Exercise aim
Extract the records verbatim, starting at the line containing "What physical distance" and ending at the end of the records. Omit the pictures from your answer.

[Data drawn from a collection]
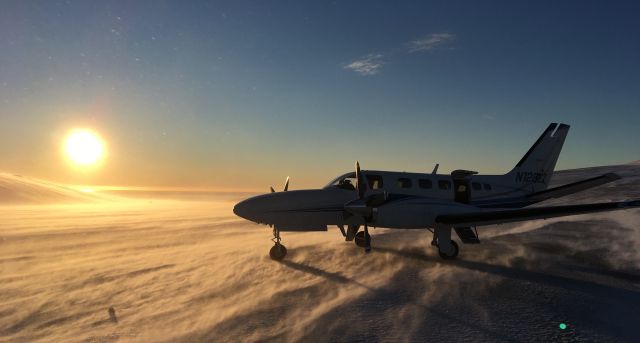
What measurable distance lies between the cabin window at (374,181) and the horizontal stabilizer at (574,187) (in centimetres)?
798

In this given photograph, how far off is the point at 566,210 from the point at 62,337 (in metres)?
14.4

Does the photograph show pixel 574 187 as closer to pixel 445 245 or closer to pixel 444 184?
pixel 444 184

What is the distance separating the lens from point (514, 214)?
11.6 m

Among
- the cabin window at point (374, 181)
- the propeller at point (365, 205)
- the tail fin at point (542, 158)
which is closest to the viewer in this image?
the propeller at point (365, 205)

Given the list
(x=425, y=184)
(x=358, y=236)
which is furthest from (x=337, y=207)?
(x=425, y=184)

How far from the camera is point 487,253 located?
13.4 m

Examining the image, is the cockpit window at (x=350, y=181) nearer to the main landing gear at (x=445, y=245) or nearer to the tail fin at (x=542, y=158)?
the main landing gear at (x=445, y=245)

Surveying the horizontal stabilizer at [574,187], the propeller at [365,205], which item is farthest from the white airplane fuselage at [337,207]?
the horizontal stabilizer at [574,187]

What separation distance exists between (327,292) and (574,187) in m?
12.5

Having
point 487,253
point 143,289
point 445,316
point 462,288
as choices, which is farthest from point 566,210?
point 143,289

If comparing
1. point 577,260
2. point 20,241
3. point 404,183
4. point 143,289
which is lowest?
point 577,260

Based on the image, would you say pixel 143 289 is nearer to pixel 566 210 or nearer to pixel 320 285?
pixel 320 285

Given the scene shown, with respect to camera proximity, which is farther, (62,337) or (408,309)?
(408,309)

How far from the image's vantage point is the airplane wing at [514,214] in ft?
35.1
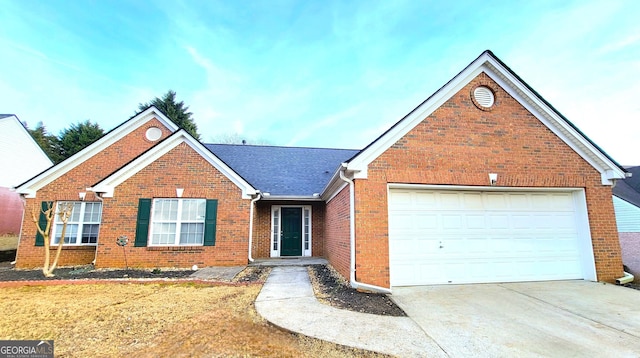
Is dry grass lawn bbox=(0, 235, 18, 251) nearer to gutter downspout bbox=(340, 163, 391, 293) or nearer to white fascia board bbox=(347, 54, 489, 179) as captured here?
gutter downspout bbox=(340, 163, 391, 293)

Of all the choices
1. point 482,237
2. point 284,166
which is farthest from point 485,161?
point 284,166

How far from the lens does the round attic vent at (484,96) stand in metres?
7.36

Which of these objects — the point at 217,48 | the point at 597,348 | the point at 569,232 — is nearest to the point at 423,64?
the point at 569,232

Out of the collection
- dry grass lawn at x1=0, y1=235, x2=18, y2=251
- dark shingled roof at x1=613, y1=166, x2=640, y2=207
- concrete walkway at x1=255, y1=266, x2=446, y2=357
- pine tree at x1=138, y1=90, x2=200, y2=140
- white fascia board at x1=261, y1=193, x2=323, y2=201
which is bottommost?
concrete walkway at x1=255, y1=266, x2=446, y2=357

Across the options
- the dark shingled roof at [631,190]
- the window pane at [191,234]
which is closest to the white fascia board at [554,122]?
the dark shingled roof at [631,190]

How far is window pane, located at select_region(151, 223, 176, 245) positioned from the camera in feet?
30.7

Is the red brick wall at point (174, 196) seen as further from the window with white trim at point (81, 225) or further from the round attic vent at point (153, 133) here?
the round attic vent at point (153, 133)

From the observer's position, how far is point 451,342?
3.57m

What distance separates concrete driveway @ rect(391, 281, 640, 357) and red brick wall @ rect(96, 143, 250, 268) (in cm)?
588

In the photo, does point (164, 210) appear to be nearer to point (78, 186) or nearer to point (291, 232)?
point (78, 186)

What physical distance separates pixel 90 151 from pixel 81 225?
307 cm

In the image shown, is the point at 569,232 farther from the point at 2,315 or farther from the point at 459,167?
the point at 2,315

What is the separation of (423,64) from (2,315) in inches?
568

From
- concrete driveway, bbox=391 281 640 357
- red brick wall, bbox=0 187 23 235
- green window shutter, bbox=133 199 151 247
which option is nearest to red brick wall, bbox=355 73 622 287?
concrete driveway, bbox=391 281 640 357
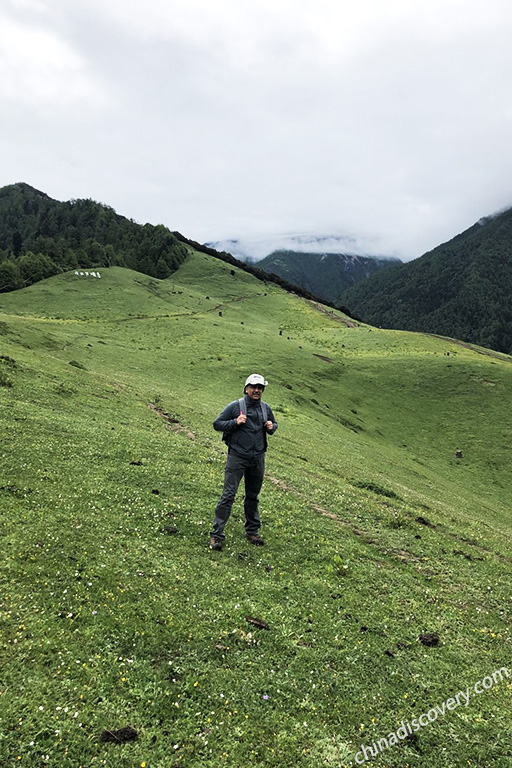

Solution to this problem
What physical distance separates pixel 90 151 from pixel 81 225?
307 cm

In the image shown, is the point at 569,232 farther from the point at 2,315 or farther from the point at 459,167?
the point at 2,315

What is the separation of (423,64) from (2,315) in inches?
568

From
- concrete driveway, bbox=391 281 640 357
- red brick wall, bbox=0 187 23 235
- green window shutter, bbox=133 199 151 247
which option is nearest to red brick wall, bbox=355 73 622 287?
concrete driveway, bbox=391 281 640 357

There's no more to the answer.